Principe de fonctionnement d’une station d’épuration

Ce documentaire très pédagogique explique clairement le fonctionnement de la station d’épuration de Bastogne-Rhin d’une capacité de 30 000 équivalents-habitants. Elle est l’une des plus grandes stations d’épuration gérées par l’AIVE en province de Luxembourg.

Au stade de la déphosphatation (curseur de la vidéo sur 6’09 ») le narrateur évoque l’utilisation en très petite quantité de perchlorure de fer ou chlorure ferrique FeCl3.

On peut distinguer trois opérations principales dans le traitement de l’eau :

Une station d’épuration rassemble une succession de procédés qui permettent, petit à petit, de purifier l’eau.

- le pré traitement et le traitement primaire qui comprends le dégrillage (qui élimine les déchets volumineux), le dessablage (qui permet d’extraire les sables), le déshuilage (qui débarrasse l’eau de ses corps gras) et la décantation primaire ou la boue est récupérée au fond du bassin.

- Le traitement secondaire se fait le plus souvent de manière « biologique », mais une voie « physico-chimique » peut la remplacer ou s’y ajouter.
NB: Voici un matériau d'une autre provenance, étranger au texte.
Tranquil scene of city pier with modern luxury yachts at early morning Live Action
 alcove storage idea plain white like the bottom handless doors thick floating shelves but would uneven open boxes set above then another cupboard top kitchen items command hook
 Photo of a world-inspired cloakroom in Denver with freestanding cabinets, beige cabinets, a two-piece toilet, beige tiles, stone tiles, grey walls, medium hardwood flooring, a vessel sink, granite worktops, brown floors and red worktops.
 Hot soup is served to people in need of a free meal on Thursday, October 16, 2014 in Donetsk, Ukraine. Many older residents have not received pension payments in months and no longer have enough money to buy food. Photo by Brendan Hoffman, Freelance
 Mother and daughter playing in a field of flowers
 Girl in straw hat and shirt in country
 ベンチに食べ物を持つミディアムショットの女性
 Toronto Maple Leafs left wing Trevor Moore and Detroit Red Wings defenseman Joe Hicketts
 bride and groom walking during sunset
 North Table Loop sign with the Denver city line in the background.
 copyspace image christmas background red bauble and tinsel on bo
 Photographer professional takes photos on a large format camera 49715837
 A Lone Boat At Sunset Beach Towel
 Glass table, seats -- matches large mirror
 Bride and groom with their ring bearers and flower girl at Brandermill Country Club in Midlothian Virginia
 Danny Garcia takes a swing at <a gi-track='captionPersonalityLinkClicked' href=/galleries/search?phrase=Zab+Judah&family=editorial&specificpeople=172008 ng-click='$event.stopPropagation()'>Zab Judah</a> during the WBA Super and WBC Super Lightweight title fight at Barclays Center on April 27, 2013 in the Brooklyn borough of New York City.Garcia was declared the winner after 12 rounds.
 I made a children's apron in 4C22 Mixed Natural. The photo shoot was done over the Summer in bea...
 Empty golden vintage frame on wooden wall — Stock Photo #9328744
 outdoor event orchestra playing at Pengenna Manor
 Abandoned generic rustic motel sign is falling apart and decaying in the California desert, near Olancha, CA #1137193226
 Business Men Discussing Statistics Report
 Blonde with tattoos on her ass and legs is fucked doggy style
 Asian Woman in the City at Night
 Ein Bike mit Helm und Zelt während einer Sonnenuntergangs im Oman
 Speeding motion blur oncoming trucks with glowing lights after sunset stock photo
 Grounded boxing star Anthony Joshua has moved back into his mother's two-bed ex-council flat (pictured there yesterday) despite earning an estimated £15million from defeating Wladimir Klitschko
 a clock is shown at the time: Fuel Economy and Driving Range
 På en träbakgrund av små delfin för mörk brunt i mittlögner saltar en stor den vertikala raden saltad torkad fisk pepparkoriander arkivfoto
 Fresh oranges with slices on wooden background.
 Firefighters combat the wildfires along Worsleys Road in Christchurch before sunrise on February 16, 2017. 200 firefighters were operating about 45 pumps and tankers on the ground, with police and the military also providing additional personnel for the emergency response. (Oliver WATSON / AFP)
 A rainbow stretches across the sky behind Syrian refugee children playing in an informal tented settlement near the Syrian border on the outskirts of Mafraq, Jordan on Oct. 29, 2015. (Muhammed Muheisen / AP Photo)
Le traitement physico-chimique permet une meilleure coagulation des boues et favorise notamment la fixation des phosphates (à l’aide du perchlorure de fer ou chlorure ferrique: FeCl3) provenant des engrais ou des activités agricoles. Le traitement secondaire comprends l’oxygénation (de l’oxygène est inséré dans l’eau pour la défaire des substances graisseuses restantes) et la décantation secondaire (qui permet d’extraire une deuxième quantité de boue).

- Le traitement des boues s’effectue parallèlement aux traitements de l’eau (avec la boue récoltée dans les bassins de décantation et durant la clarification)

Voici les 5 grandes étapes à retenir au niveau du fonctionnement d’une station d’épuration :

1ère étape : le dégrillage
Les eaux usées qui sortent de ta maison sont acheminées jusqu’à la station d’épuration par des réseaux d’assainissement.
Elles passent alors à travers un dégrilleur, une sorte de tamis, qui les débarrasse des matières grossières et inertes (chiffons, morceaux de bois, plastiques, feuilles,…).
Après le nettoyage des grilles, les déchets sont évacués avec les ordures ménagères.
Le tamisage, qui utilise des grilles avec de plus faibles espacements, peut compléter cette phase du prétraitement.

2ème étape : le dessablage et le déshuilage
Les étapes suivantes permettent de débarrasser l’eau des matières qui n’ont pas été arrêtées par le dégrillage.
Grâce à la réduction de vitesse de l’écoulement, il est possible de récupérer Les sables (par pompage) et les graisses (qui sont raclées en surface)
Les eaux s’écoulent d’abord dans un premier bassin (appelé le « dessaleur ») où les matières plus lourdes que l’eau (sables, graviers,…) se déposent au fond.
Puis elles passent dans un deuxième bassin, ou les graisses seront récupérées en surface
Les bassins sont équipés d’un pont automoteur et de pompes aératrices. Ces pompes, installées le long de chaque ouvrage, diffusent de fines bulles d’air qui favorisent la remontée des graisses et corps flottants en surface.
Le pont automoteur assure un raclage de surface pour pousser les flottants sur des goulottes et bâches de pompage.
Les produits récupérés sont évacués en vue d’un traitement ultérieur. (Traitement des boues) Les eaux sont alors évacuées et continuent leur assainissement dans la station.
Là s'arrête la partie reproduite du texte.